IV. Arrivé à Athènes, il prit les leçons d'Antiochus l'Ascalonite, dont il aimait la douceur et la grâce, quoiqu'il n'approuvât pas les nouvelles opinions qu’il avait établies. Antiochus s'était déjà séparé de la nouvelle Académie et de l'école de Carnéade; soit qu'il en eût été détaché par l'évidence des choses, et par son adhésion au rapport des sens; soit, comme d'autres le veulent, que la jalousie et le désir de contester avec les disciples de Clitomachus et de Philon lui eussent fait changer de sentiment et embrasser la plupart des dogmes du Portique. Cicéron aimait beaucoup la philosophie, et s'attachait de plus en plus à son étude; déjà même il projetait, si jamais il était forcé d'abandonner les affaires et de renoncer au barreau et aux assemblées publiques, de se retirer à Athènes pour y mener une vie tranquille, dans le sein de la philosophie. Lorsqu'il apprit la mort de Sylla et qu'il sentit que son corps, fortifié par l'exercice, avait repris toute sa vigueur; que sa voix, bien formée, était devenue plus forte à la fois et plus douce, et assez proportionnée à son tempérament; pressé d'ailleurs par ses amis de revenir dans sa patrie ; exhorté enfin par Antiochus d'entrer dans l'administration des affaires, il résolut de retourner à Rome; mais, voulant former encore avec plus de soin son éloquence, comme un instrument qui lui devenait absolument nécessaire, et développer ses facultés politiques, il s'exerçait à la composition et fréquentait les orateurs les plus estimés.
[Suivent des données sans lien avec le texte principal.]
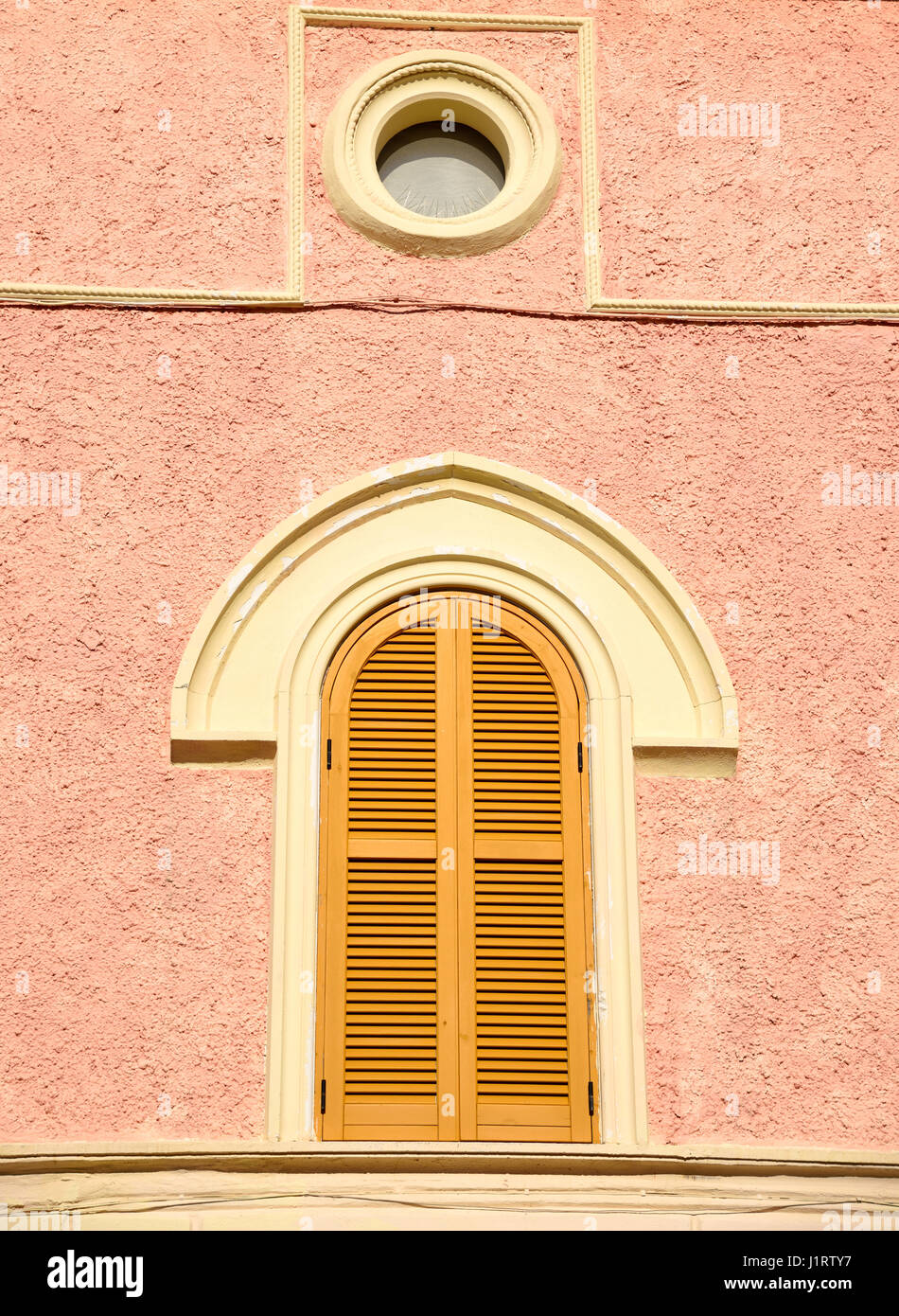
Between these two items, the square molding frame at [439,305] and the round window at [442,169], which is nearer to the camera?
the square molding frame at [439,305]

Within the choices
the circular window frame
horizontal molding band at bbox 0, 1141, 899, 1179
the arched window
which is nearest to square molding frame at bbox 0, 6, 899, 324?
the circular window frame

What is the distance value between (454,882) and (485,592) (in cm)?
123

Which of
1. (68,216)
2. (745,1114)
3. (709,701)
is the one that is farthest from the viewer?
(68,216)

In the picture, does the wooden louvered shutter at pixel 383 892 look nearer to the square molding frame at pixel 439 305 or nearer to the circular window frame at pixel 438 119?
the square molding frame at pixel 439 305

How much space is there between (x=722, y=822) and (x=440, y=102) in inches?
138

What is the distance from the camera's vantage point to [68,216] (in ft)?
30.6

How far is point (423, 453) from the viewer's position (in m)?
8.92

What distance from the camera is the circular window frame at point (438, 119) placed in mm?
9289

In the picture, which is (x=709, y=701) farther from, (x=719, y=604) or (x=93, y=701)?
(x=93, y=701)

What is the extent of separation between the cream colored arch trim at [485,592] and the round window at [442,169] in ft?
4.58

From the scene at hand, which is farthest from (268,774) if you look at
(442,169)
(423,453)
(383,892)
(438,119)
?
(438,119)

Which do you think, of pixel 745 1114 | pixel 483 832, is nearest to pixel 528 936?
pixel 483 832

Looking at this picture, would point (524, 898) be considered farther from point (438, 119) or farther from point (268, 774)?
point (438, 119)

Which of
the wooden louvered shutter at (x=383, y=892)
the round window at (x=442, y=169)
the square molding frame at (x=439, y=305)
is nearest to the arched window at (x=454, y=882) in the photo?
the wooden louvered shutter at (x=383, y=892)
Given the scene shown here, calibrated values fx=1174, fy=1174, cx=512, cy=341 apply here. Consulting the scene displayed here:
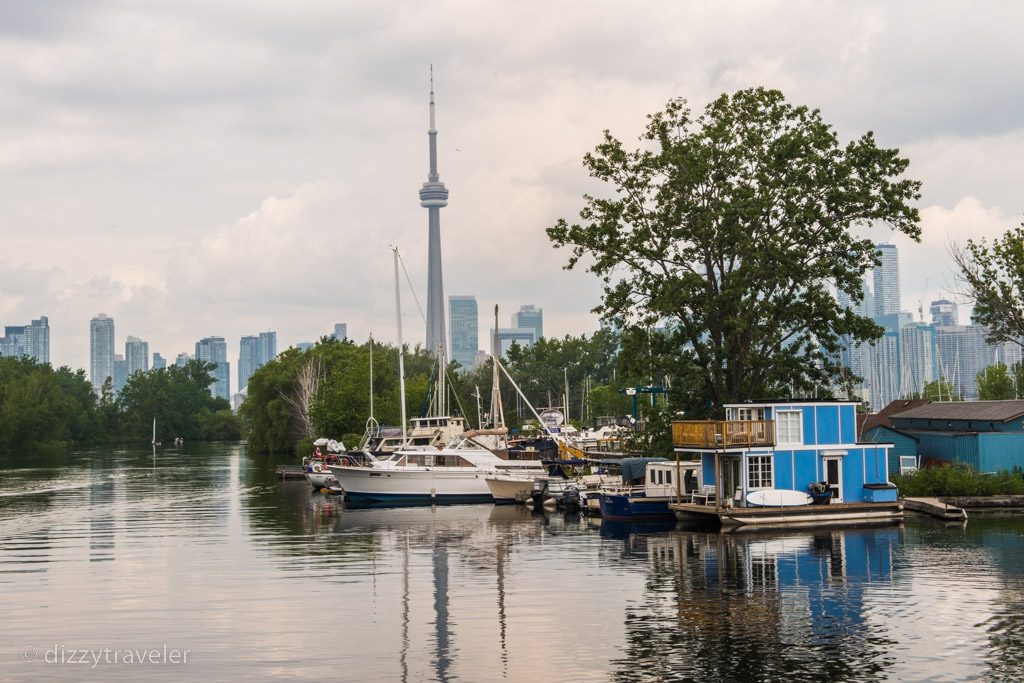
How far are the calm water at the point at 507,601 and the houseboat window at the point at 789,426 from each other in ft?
14.5

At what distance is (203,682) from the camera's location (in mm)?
24672

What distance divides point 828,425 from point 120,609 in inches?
1204

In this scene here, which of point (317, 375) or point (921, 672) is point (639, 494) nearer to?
point (921, 672)

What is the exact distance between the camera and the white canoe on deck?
49.4m

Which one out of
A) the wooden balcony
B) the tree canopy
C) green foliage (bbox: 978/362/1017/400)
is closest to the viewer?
the wooden balcony

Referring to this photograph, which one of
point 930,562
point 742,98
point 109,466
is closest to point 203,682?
point 930,562

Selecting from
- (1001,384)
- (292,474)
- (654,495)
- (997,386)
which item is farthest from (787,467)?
(1001,384)

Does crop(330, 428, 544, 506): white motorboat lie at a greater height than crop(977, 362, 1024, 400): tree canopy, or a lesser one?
lesser

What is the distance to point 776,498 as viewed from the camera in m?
49.5

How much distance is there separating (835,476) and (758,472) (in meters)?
3.86

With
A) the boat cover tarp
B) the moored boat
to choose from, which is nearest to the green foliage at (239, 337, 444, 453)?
the boat cover tarp

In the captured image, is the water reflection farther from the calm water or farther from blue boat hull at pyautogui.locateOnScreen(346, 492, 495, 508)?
blue boat hull at pyautogui.locateOnScreen(346, 492, 495, 508)

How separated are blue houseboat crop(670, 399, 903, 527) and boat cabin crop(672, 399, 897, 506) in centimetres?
4

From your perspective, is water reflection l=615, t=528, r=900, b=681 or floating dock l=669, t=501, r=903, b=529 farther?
floating dock l=669, t=501, r=903, b=529
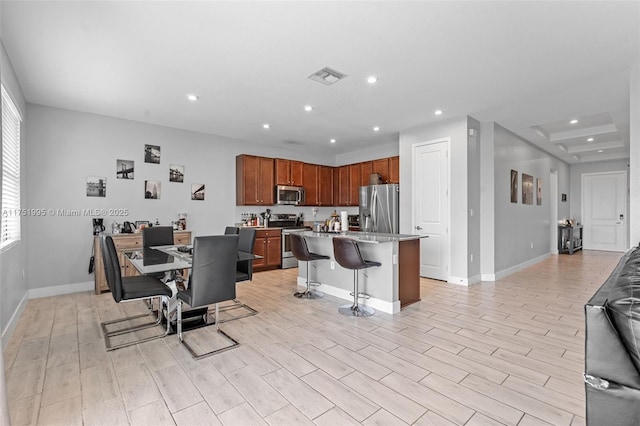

V. II passa donc à Rhodes, et de là en Asie, où il suivit les écoles des rhéteurs Xénoclès d'Adrumette, Denys de Magnésie et Ménippe le Carien. A Rhodes, il s'attacha aux philosophes Apollonius Molon et Posidonius. Apollonius, qui ne savait pas la langue latine, pria, dit-on, Cicéron de parler en grec; ce que Cicéron fit volontiers, assuré que ses fautes seraient mieux corrigées. Un jour qu'il avait déclamé en public , tous ses auditeurs, ravis d'admiration, le comblèrent à l'envi de louanges; mais Apollonius , en l'écoutant , ne donna aucun signe d'approbation, et quand le discours fut fini , il demeura longtemps pensif, sans rien dire. Comme Cicéron paraissait affecté de son silence: « Cicéron, lui dit Apollonius , je vous loue, je vous admire; mais je plains le sort de la Grèce, en voyant que les seuls avantages qui lui restaient, le savoir et l'éloquence, vous allez les transporter aux Romains. »
VI. Cicéron, rempli des plus flatteuses espérances, retournait à Rome pour se livrer aux affaires publiques, lorsqu'il fut un peu refroidi par la réponse qu'il reçut de l’oracle de Delphes. Il avait demandé au dieu par quel moyen il pourrait acquérir une très grande gloire: « Ce sera, lui répondit la Pythie, en prenant pour guide de votre vie, non l'opinion du peuple, mais votre naturel. » Quand il fut à Rome, il s'y conduisit dans les premiers temps avec beaucoup de réserve; il voyait rarement les magistrats, qui lui témoignaient eux-mêmes peu de considération; il s'entendait donner les noms injurieux de Grec et d'écolier, termes familiers à la plus vile populace de Rome; mais son ambition naturelle, enflammée encore par son père et par ses amis, le poussa aux exercices du barreau, où il parvint au premier rang, non par des progrès lents et successifs, mais par des succès si brillants et si rapides, qu'il laissa bientôt derrière lui tous ceux qui couraient la même carrière. II avait pourtant, à ce qu'on assure, et dans la prononciation et dans le geste, les mêmes défauts que Démosthène; mais les leçons de Roscius et d'Ésope, deux excellents acteurs, l'un pour la tragédie et l'autre pour la comédie, l'en eurent bientôt corrigé. On raconte de cet Ésope, qu'un jour qu'il jouait le rôle d'Atrée, qui délibère sur la manière dont il se vengera de son frère Thyeste, un de ses domestiques étant passé tout à coup devant lui dans le moment où la violence de la passion l'avait mis hors de lui-même , il lui donna un si grand coup de son sceptre, qu'il l’étendit mort à ses pieds. La grâce de la déclamation donnait à l'éloquence de Cicéron une force persuasive. Aussi se moquait-il de ces orateurs qui n'avaient d'autre moyen de toucher que de pousser de grands cris. « C'est par faiblesse, disait-il , qu'ils crient ainsi, comme les boiteux montent à cheval pour se soutenir. » Au reste, ces plaisanteries fines, ces reparties vives conviennent au barreau; mais l'usage que Cicéron en faisait jusqu'à la satiété blessait les auditeurs et lui donna la réputation de méchant.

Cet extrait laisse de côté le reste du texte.